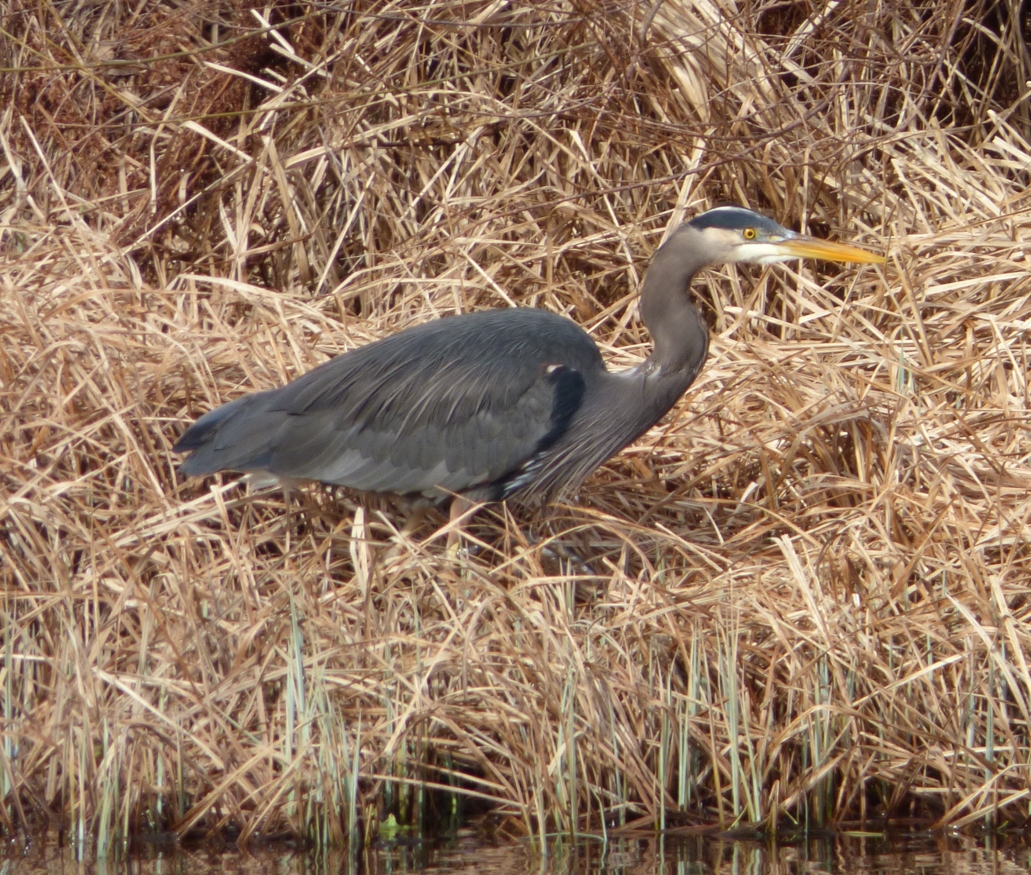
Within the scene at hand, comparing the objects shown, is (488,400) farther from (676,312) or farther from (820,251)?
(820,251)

==

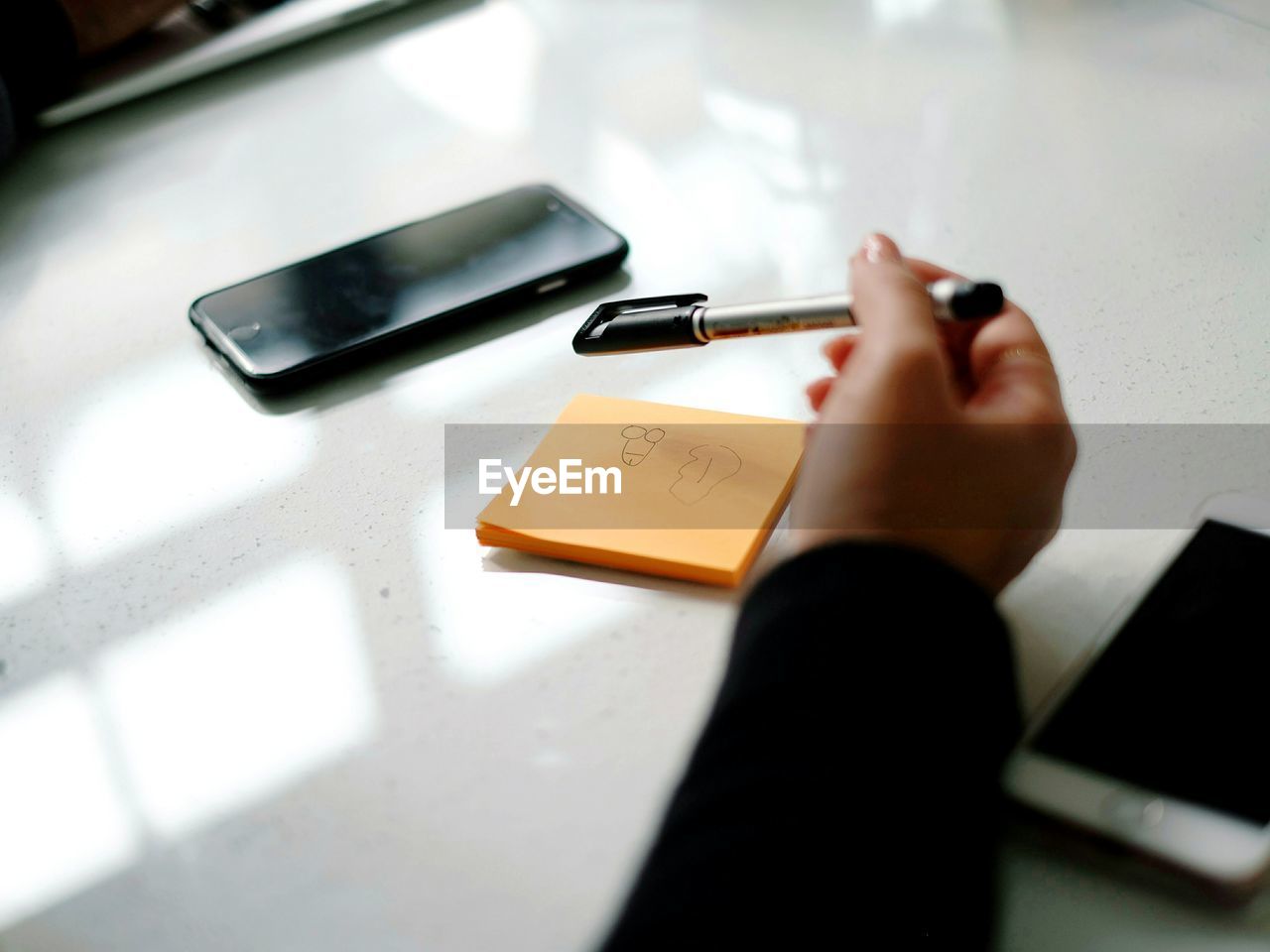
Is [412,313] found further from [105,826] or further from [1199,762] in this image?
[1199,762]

--

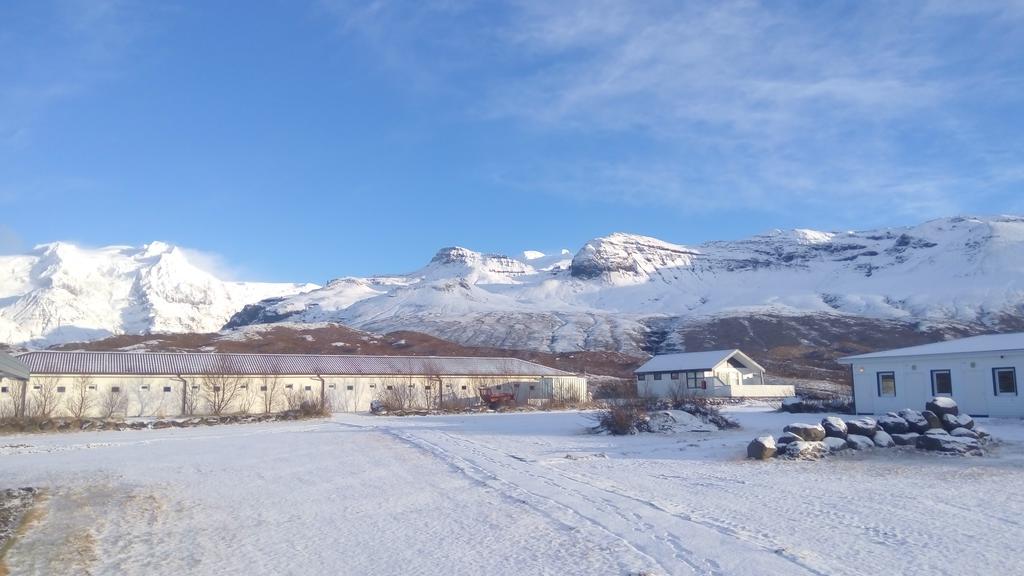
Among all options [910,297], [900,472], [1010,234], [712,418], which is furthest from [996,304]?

* GOAL OF THE EXERCISE *
Which lines of the material contain the string "from"? Show each of them in full, and count a match only when the case agrees.

* SOLUTION FOR THIS EXERCISE *
Within the scene at hand, comparing the objects shown, is (488,400) farther from (676,312) or farther from (820,251)?
Is [412,313] found further from [105,826] or further from [1199,762] in this image?
Among all options [910,297], [900,472], [1010,234], [712,418], which is furthest from [996,304]?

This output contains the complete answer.